Bloodstream infections can result from translocation of pathogens from the intestinal tract into the bloodstream or by fecal contamination of the skin, followed by a breach in this barrier, e.g. when a catheter is placed. In either case, E. faecium needs to overcome the insufficiency of basic nutrients in the bloodstream, to be successful in such niche. In chapter 4 we sequenced the genome of the vancomycin-resistant clinical E. faecium isolate E745 and implemented a high-throughput transposon mutant sequencing approach, to perform a sequencing-based genome-wide functional profiling of this strain. We identified the genes that contribute to survival and growth of E. faecium E745 in human serum, showing that genes involved in carbohydrate uptake and genes involved in the biosynthesis of purine and pyrimidine nucleotides, had a role in this phenotype. Transposon mutants in selected genes were isolated from the mutant library and were shown to have a growth defect in human serum and found to be attenuated in virulence in a zebrafish infection model.

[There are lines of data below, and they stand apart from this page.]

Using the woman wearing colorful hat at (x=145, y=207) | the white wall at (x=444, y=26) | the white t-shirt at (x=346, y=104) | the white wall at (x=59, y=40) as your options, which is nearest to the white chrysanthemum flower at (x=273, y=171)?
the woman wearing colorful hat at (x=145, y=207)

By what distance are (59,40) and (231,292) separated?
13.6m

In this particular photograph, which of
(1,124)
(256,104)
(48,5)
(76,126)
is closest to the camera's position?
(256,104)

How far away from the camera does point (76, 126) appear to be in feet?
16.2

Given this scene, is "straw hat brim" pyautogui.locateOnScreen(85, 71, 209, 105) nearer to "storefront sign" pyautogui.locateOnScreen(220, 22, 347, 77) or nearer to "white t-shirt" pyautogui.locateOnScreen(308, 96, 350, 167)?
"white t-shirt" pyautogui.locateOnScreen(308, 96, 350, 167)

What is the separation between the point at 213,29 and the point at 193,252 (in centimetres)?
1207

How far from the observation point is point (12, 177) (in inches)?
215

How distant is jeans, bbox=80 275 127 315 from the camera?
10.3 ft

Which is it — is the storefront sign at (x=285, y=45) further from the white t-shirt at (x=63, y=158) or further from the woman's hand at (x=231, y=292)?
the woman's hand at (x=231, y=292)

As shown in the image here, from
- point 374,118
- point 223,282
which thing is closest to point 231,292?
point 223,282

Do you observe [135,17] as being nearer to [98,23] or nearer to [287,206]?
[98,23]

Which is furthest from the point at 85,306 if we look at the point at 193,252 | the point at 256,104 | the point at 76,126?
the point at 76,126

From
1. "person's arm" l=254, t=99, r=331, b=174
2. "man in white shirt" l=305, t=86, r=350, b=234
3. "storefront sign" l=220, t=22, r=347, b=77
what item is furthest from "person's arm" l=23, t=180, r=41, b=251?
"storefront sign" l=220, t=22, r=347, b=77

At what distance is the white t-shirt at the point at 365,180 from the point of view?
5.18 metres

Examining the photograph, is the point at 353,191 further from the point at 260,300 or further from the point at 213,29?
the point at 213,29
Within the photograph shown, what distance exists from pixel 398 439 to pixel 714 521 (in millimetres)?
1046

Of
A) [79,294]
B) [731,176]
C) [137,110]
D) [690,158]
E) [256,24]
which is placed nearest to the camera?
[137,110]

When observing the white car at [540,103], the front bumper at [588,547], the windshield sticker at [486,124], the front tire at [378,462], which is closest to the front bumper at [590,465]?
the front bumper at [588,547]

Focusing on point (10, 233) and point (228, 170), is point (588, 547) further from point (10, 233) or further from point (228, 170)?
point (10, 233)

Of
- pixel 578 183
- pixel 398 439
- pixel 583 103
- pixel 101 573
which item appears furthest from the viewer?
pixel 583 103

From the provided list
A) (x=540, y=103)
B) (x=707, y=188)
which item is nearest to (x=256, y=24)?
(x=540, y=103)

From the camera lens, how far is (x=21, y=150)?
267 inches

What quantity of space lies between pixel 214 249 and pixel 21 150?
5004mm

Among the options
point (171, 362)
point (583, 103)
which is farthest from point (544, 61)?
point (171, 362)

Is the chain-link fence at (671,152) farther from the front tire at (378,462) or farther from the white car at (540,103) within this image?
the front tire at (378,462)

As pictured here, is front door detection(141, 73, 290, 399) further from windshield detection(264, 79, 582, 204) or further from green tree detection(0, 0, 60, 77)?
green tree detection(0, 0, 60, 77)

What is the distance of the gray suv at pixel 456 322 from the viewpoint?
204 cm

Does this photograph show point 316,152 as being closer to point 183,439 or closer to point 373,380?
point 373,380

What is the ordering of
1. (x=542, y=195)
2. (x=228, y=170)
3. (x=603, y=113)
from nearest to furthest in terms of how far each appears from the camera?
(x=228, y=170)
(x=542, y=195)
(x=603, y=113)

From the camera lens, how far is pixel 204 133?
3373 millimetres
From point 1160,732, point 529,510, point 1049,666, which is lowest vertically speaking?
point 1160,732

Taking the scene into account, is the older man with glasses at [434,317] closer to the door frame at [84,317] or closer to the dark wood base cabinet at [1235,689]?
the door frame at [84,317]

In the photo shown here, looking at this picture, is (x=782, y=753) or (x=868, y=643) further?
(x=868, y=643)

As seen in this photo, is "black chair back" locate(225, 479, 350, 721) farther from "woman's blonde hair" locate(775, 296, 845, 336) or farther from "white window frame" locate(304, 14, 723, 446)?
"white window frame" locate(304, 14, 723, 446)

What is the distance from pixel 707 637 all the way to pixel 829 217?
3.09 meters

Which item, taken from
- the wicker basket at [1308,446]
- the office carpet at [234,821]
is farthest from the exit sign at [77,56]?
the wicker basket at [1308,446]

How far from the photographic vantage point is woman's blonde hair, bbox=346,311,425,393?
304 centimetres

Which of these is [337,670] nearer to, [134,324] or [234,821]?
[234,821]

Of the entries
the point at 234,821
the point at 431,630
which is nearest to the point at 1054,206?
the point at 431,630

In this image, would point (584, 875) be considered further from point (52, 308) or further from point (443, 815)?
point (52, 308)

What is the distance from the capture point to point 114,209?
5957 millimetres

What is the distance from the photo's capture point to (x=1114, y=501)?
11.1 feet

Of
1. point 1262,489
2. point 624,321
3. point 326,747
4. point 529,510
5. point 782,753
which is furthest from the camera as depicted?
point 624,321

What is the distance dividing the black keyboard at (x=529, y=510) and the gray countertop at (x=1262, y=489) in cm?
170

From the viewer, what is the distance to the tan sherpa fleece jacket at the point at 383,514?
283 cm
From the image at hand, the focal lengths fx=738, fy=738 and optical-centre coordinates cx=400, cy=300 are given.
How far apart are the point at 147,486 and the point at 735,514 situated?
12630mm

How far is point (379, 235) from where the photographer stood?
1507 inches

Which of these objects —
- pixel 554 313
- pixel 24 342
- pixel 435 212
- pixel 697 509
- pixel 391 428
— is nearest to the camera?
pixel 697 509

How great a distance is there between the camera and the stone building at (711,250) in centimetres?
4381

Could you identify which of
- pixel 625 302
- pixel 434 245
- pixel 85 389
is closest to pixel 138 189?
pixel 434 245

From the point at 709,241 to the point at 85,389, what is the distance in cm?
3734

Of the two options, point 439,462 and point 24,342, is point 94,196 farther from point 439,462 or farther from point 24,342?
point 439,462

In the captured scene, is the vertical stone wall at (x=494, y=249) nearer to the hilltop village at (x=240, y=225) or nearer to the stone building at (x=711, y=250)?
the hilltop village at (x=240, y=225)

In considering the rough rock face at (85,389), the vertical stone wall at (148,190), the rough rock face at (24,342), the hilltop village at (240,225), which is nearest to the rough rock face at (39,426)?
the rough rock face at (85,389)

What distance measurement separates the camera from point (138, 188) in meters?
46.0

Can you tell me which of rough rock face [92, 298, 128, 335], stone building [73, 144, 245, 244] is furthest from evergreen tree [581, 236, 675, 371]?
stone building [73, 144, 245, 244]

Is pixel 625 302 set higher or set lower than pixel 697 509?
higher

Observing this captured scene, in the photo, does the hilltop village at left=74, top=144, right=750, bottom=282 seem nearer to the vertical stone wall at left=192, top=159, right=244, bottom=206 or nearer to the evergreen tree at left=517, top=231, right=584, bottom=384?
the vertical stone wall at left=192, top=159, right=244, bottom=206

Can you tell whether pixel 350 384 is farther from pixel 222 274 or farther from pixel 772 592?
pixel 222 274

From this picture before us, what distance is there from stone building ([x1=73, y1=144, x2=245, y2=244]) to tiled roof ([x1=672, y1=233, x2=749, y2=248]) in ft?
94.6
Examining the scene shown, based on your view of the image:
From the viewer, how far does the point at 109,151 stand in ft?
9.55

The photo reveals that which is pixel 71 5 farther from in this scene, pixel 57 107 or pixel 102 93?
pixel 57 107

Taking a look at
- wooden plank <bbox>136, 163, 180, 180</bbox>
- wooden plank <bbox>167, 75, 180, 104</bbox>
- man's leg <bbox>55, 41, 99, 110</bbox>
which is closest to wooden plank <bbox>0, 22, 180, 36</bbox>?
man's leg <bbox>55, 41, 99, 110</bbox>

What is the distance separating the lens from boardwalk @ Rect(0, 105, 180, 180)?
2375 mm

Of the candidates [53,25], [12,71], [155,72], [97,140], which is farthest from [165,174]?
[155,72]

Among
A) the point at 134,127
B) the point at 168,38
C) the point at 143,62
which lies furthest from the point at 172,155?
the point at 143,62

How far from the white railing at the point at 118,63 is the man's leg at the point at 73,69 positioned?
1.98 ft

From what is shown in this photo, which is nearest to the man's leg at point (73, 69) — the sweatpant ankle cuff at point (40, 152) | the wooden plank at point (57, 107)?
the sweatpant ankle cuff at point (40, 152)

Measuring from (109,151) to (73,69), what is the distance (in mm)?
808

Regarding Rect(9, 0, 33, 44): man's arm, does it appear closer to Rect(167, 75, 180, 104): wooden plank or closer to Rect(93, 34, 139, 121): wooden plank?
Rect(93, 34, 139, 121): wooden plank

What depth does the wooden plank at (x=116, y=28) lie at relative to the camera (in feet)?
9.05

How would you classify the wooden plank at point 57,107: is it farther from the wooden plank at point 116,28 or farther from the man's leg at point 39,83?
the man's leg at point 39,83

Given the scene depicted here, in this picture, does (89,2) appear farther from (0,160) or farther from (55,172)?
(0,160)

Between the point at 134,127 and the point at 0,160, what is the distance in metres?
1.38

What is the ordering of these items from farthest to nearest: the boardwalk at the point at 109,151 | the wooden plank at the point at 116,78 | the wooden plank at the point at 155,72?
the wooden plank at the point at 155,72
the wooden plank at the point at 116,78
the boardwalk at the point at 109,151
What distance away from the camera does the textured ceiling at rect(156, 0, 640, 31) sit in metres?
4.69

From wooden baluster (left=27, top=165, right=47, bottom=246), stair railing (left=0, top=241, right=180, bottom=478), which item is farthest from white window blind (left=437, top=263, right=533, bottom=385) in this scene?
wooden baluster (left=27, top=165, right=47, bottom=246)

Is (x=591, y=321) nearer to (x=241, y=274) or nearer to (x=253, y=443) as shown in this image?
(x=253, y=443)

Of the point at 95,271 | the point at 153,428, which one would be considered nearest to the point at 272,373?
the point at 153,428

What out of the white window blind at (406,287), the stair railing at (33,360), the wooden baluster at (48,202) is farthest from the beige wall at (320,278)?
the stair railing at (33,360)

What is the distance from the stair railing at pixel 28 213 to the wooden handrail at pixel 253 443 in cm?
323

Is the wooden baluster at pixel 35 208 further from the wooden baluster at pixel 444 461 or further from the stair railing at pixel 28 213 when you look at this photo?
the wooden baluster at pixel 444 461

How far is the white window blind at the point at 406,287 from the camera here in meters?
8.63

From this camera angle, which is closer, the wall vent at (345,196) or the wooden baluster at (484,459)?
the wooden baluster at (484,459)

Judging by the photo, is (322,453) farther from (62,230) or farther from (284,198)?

The rise of VRE and the difficulties that are posed by the treatment of infections caused by these bacteria, highlight the need for the development of new antibiotics. Meanwhile, the implementation of different antimicrobial therapies using relatively novel broad-spectrum antibiotics and combinations of antibiotics needs to be explored. Unfortunately, resistance remains a concern with these therapeutic approaches. In chapter 5, we describe a novel resistance mechanism against the recently introduced antibiotic tigecycline. Resistance was caused by mutations in the rpsJ gene which encodes a ribosomal protein. This mechanism was identified using a combination of comparative genomic analysis of paired susceptible and resistant isolates, and functional genetic complementation.
The widespread use of antibiotic in human and veterinary medicine is a crucial factor in the emergence of succesful E. faecium clones that have adapted to live in the hospital. However, other traits, like the ability of the bacteria to colonize the intestinal tract and cause infections, are also important to explain the transition of E. faecium from gut commensal to nosocomial pathogen. The research described in this thesis contributes to our understanding of the underlying mechanisms that have made E. faecium an important nosocomial pathogen and may contribute to the development of new therapies aimed against this bacterium.